• YOUR INSTRUCTIONS
Print, please, the line that contains "Is pixel 40" and each line after it to the end of the entries, unchanged and with nothing else.

[Spatial reasoning dataset excerpts]
⟨

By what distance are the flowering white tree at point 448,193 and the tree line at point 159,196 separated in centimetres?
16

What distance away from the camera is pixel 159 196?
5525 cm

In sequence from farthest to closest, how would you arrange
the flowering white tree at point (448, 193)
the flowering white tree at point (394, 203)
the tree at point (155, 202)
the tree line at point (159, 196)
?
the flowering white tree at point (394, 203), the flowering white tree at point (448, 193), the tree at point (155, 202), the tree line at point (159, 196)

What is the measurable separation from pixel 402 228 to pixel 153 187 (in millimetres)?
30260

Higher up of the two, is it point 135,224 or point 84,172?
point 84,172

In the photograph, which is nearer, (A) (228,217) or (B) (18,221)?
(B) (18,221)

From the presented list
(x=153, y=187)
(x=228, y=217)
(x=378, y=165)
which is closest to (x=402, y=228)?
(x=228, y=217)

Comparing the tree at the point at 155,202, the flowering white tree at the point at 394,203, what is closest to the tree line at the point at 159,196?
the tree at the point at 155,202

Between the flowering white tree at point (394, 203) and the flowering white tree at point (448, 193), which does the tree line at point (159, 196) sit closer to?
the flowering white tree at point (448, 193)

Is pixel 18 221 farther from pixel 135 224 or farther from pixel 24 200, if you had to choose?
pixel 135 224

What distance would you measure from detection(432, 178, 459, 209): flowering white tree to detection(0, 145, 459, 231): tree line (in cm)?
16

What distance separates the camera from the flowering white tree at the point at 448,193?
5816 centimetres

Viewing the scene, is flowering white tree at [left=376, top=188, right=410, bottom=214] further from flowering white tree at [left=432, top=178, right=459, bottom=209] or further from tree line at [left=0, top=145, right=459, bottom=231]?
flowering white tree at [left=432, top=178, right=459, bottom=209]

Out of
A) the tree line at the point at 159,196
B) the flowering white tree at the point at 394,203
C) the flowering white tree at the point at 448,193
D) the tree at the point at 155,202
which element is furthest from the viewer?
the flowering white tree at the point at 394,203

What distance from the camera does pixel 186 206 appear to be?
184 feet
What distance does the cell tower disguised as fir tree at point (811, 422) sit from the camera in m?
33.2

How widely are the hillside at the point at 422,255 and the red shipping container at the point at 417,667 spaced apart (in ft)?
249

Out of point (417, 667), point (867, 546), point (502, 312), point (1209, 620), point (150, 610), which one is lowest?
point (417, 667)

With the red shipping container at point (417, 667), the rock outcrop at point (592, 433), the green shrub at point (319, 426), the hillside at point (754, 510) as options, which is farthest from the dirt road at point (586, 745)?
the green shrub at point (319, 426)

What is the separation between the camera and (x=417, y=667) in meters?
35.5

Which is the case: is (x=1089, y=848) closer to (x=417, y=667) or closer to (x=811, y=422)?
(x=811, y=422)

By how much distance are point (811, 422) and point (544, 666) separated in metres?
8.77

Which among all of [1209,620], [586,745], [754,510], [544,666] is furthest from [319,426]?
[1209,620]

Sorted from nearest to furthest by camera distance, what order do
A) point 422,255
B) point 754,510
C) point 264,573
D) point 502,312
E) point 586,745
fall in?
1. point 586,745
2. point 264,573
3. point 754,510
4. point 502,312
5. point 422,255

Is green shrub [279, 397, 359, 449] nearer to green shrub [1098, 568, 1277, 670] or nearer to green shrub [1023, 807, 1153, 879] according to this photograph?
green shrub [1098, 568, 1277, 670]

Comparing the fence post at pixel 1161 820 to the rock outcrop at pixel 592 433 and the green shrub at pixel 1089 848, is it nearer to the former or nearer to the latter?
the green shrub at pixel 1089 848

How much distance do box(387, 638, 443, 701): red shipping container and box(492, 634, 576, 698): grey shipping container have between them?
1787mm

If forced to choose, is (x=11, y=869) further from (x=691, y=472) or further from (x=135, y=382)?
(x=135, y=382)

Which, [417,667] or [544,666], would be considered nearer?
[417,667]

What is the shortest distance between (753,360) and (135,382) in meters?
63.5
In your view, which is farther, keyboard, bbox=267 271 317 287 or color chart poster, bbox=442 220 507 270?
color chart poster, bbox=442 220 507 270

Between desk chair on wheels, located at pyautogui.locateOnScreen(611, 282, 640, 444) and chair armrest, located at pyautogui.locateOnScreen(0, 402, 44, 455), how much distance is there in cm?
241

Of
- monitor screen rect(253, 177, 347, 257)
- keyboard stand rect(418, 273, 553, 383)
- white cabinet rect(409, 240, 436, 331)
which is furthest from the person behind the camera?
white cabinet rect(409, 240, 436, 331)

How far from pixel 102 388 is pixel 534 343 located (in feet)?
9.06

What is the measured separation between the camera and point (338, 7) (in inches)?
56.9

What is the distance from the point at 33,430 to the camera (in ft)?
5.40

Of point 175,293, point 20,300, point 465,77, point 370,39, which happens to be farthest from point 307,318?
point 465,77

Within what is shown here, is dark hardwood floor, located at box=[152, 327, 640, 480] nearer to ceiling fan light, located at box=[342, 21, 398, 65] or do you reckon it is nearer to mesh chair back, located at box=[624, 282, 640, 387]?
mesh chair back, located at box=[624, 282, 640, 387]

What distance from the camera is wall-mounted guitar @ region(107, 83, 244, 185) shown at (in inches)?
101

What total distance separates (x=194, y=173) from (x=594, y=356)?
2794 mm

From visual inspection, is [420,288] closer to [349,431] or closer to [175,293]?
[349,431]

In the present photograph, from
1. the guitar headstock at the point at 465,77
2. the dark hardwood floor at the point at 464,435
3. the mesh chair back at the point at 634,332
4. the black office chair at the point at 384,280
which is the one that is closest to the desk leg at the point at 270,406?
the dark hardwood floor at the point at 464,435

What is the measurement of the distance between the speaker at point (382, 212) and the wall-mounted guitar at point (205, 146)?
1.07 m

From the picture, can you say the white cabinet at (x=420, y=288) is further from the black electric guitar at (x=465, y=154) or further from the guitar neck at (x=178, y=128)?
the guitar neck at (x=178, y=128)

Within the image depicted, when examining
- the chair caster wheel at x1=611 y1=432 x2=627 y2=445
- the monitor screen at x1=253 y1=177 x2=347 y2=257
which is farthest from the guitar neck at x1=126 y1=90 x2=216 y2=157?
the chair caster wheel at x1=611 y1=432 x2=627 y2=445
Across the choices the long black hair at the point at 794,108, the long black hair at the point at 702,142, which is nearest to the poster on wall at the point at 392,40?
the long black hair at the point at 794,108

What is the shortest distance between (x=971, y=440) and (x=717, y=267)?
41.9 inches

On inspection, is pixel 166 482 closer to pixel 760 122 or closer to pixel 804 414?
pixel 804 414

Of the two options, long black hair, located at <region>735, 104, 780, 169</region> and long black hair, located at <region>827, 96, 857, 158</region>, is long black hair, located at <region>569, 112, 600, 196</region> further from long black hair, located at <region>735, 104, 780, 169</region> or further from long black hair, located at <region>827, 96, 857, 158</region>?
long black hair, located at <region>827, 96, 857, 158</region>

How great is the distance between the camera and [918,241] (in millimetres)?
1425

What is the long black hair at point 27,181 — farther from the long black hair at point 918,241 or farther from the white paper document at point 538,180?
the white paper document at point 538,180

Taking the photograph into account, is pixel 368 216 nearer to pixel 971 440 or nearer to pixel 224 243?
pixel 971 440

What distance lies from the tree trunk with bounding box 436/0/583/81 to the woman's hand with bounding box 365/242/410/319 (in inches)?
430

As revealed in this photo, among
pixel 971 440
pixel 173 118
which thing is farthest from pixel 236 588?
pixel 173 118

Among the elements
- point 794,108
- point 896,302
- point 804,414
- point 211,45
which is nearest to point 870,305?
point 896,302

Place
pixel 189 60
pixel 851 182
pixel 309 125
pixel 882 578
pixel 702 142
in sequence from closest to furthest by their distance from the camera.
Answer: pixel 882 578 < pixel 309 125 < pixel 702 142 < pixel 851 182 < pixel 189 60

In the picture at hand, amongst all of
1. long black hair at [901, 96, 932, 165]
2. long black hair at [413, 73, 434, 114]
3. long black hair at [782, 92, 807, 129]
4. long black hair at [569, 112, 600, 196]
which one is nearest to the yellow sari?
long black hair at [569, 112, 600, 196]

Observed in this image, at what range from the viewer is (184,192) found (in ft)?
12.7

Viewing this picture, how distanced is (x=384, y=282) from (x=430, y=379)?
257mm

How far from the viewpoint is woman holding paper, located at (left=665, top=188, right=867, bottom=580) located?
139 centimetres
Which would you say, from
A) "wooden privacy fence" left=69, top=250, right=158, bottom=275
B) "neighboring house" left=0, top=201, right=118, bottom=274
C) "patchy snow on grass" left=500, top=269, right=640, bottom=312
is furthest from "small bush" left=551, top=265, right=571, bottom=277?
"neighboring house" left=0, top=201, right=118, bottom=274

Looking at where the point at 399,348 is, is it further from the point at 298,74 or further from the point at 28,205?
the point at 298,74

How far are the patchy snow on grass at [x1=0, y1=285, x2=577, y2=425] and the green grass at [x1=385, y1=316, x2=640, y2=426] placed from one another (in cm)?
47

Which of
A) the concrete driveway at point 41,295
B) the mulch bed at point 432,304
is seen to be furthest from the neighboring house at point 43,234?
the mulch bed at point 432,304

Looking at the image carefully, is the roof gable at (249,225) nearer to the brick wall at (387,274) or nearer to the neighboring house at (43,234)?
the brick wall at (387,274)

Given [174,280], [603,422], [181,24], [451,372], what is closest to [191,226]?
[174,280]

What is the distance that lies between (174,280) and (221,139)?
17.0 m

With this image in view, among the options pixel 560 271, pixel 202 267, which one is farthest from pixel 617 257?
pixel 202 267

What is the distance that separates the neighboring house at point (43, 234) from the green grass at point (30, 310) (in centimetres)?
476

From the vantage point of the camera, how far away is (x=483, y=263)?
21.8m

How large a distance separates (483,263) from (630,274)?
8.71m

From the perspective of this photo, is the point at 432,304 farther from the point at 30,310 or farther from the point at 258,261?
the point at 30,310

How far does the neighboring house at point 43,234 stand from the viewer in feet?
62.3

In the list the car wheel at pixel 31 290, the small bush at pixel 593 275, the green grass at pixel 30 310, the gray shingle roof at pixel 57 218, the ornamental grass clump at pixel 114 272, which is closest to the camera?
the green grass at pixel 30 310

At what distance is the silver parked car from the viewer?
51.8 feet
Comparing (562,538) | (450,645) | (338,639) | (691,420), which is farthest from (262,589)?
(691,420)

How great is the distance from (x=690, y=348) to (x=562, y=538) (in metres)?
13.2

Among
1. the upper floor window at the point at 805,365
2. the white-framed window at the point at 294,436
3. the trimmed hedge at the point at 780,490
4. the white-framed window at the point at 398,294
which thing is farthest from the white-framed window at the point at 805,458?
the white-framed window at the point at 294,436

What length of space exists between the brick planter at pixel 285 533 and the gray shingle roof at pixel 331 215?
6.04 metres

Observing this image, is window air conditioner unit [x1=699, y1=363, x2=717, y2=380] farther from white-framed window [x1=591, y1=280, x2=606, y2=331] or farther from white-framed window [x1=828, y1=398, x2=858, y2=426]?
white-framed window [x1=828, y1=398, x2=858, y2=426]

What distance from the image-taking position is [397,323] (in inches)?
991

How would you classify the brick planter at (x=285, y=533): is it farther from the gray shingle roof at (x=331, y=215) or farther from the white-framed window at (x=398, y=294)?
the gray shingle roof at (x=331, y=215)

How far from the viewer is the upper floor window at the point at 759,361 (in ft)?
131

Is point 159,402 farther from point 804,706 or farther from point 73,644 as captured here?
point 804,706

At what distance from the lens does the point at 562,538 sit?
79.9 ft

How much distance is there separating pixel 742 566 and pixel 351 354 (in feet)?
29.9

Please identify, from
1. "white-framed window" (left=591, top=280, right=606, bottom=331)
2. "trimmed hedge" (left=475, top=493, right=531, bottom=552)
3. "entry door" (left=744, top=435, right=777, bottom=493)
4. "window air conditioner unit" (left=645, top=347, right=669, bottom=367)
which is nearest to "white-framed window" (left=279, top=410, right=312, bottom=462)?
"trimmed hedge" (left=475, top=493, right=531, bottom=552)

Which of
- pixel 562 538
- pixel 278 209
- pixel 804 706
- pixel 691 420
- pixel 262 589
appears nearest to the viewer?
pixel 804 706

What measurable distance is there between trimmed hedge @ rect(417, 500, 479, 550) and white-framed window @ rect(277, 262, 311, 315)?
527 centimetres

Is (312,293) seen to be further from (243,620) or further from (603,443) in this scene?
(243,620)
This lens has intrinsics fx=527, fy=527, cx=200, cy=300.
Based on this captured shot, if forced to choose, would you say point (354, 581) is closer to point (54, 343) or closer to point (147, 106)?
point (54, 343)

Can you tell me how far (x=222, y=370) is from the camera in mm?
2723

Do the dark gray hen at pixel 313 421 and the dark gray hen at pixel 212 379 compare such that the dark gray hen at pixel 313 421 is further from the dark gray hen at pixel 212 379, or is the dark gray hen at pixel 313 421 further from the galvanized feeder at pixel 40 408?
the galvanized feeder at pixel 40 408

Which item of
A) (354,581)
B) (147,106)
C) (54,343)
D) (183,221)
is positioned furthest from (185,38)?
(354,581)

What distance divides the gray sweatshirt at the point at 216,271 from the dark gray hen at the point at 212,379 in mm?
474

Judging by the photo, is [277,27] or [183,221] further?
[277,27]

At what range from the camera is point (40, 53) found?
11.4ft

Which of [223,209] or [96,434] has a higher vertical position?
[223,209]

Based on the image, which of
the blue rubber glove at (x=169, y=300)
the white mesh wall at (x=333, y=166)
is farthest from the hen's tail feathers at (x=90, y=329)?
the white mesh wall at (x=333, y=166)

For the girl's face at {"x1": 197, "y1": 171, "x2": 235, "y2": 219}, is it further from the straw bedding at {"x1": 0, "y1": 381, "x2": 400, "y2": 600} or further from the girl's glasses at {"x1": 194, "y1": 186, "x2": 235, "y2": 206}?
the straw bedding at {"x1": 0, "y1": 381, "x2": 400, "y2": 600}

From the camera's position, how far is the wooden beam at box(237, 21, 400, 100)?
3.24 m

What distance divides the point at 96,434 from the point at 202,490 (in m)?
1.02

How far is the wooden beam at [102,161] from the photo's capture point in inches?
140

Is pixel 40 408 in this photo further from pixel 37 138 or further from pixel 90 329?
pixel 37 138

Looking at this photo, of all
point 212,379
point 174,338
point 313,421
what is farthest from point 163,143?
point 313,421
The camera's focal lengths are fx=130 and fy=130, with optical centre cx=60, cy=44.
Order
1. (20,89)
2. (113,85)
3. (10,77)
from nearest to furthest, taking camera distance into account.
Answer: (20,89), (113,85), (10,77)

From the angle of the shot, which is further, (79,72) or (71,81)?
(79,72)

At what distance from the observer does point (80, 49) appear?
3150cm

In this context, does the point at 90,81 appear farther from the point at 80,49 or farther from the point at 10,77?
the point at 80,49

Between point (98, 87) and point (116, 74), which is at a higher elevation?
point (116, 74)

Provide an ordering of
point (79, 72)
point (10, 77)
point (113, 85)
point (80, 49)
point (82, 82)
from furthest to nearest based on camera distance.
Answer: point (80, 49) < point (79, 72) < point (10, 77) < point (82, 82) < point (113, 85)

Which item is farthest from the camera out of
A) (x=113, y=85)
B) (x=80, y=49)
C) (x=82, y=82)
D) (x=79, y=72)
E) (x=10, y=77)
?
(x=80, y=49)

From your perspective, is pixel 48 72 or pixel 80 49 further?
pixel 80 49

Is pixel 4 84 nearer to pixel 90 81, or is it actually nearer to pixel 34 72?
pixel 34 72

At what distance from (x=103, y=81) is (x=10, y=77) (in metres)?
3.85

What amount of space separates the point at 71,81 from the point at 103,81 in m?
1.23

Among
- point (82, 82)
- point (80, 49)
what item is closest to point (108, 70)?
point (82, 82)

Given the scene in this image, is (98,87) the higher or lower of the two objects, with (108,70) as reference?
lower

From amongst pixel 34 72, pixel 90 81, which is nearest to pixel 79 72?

⟩

• ANSWER TO THIS TASK
Is pixel 40 408 in this photo further from pixel 37 138 or further from pixel 90 329?
pixel 37 138

Looking at this photo, of all
point 212,379
point 174,338
point 313,421
what is farthest from point 163,143?
point 313,421
The camera's focal lengths are fx=130 and fy=130, with optical centre cx=60, cy=44.
Order
1. (20,89)
2. (113,85)
3. (10,77)
from nearest to furthest, taking camera distance into account.
Answer: (20,89), (113,85), (10,77)

From the angle of the shot, which is further, (79,72) or (71,81)?
(79,72)

At what distance from the observer does point (80, 49) appear?
3150cm

In this context, does the point at 90,81 appear farther from the point at 80,49 or farther from the point at 10,77?
the point at 80,49

Between point (98, 87) and point (116, 74), which is at a higher elevation?
point (116, 74)

Provide an ordering of
point (79, 72)
point (10, 77)
point (113, 85)
point (80, 49)
point (82, 82)
from furthest to nearest based on camera distance.
Answer: point (80, 49) < point (79, 72) < point (10, 77) < point (82, 82) < point (113, 85)

Which item is farthest from the camera out of
A) (x=113, y=85)
B) (x=80, y=49)
C) (x=82, y=82)
D) (x=79, y=72)
E) (x=10, y=77)
?
(x=80, y=49)

From your perspective, is pixel 48 72 or pixel 80 49 further?
pixel 80 49

Is pixel 4 84 nearer to pixel 90 81, or is it actually nearer to pixel 34 72?
pixel 34 72

At what distance from (x=103, y=81) is (x=10, y=77) (in metres)?
3.85

What amount of space separates the point at 71,81 from the point at 103,81 in m?
1.23

Among
- point (82, 82)
- point (80, 49)
what item is closest to point (108, 70)?
point (82, 82)

Given the scene in this image, is (98,87) the higher or lower of the two objects, with (108,70) as reference?
lower

From amongst pixel 34 72, pixel 90 81, which is nearest to pixel 79 72?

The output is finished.